### Work task
Each entry should appear in the answer exactly as written.
▬▬▬
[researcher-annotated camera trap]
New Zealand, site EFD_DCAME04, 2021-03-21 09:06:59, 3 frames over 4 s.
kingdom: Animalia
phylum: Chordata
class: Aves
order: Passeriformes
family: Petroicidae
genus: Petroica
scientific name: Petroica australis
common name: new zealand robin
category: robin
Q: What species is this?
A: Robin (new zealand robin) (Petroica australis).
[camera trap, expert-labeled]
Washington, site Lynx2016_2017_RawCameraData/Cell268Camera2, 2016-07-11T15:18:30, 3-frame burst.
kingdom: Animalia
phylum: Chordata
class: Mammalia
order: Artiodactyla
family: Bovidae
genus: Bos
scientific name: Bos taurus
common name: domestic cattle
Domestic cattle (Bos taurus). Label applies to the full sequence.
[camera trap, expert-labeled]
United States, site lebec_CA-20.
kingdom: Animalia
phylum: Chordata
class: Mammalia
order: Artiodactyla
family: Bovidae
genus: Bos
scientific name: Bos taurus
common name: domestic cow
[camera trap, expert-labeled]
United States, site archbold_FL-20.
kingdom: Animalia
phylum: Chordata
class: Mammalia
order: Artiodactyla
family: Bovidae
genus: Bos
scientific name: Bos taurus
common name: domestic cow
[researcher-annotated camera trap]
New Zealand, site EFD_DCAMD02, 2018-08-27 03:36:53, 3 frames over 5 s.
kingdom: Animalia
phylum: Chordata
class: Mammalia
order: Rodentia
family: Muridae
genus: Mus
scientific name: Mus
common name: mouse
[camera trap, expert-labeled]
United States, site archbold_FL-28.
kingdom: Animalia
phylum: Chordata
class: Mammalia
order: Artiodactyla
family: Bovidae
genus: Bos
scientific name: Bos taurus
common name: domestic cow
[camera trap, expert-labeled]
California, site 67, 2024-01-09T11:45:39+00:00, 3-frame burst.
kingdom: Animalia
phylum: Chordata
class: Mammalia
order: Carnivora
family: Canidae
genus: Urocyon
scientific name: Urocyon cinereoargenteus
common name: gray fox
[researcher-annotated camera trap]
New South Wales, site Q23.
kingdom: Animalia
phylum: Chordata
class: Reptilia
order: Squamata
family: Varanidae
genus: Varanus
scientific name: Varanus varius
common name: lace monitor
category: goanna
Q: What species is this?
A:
▬▬▬
### Output for this task
[researcher-annotated camera trap]
New Zealand, site EFD_DCAME04, 2021-03-21 09:06:59, 3 frames over 4 s.
kingdom: Animalia
phylum: Chordata
class: Aves
order: Passeriformes
family: Petroicidae
genus: Petroica
scientific name: Petroica australis
common name: new zealand robin
category: robin
Q: What species is this?
A: Robin (new zealand robin) (Petroica australis).
[camera trap, expert-labeled]
Washington, site Lynx2016_2017_RawCameraData/Cell268Camera2, 2016-07-11T15:18:30, 3-frame burst.
kingdom: Animalia
phylum: Chordata
class: Mammalia
order: Artiodactyla
family: Bovidae
genus: Bos
scientific name: Bos taurus
common name: domestic cattle
Domestic cattle (Bos taurus). Label applies to the full sequence.
[camera trap, expert-labeled]
United States, site lebec_CA-20.
kingdom: Animalia
phylum: Chordata
class: Mammalia
order: Artiodactyla
family: Bovidae
genus: Bos
scientific name: Bos taurus
common name: domestic cow
[camera trap, expert-labeled]
United States, site archbold_FL-20.
kingdom: Animalia
phylum: Chordata
class: Mammalia
order: Artiodactyla
family: Bovidae
genus: Bos
scientific name: Bos taurus
common name: domestic cow
[researcher-annotated camera trap]
New Zealand, site EFD_DCAMD02, 2018-08-27 03:36:53, 3 frames over 5 s.
kingdom: Animalia
phylum: Chordata
class: Mammalia
order: Rodentia
family: Muridae
genus: Mus
scientific name: Mus
common name: mouse
[camera trap, expert-labeled]
United States, site archbold_FL-28.
kingdom: Animalia
phylum: Chordata
class: Mammalia
order: Artiodactyla
family: Bovidae
genus: Bos
scientific name: Bos taurus
common name: domestic cow
[camera trap, expert-labeled]
California, site 67, 2024-01-09T11:45:39+00:00, 3-frame burst.
kingdom: Animalia
phylum: Chordata
class: Mammalia
order: Carnivora
family: Canidae
genus: Urocyon
scientific name: Urocyon cinereoargenteus
common name: gray fox
[researcher-annotated camera trap]
New South Wales, site Q23.
kingdom: Animalia
phylum: Chordata
class: Reptilia
order: Squamata
family: Varanidae
genus: Varanus
scientific name: Varanus varius
common name: lace monitor
category: goanna
Q: What species is this?
A:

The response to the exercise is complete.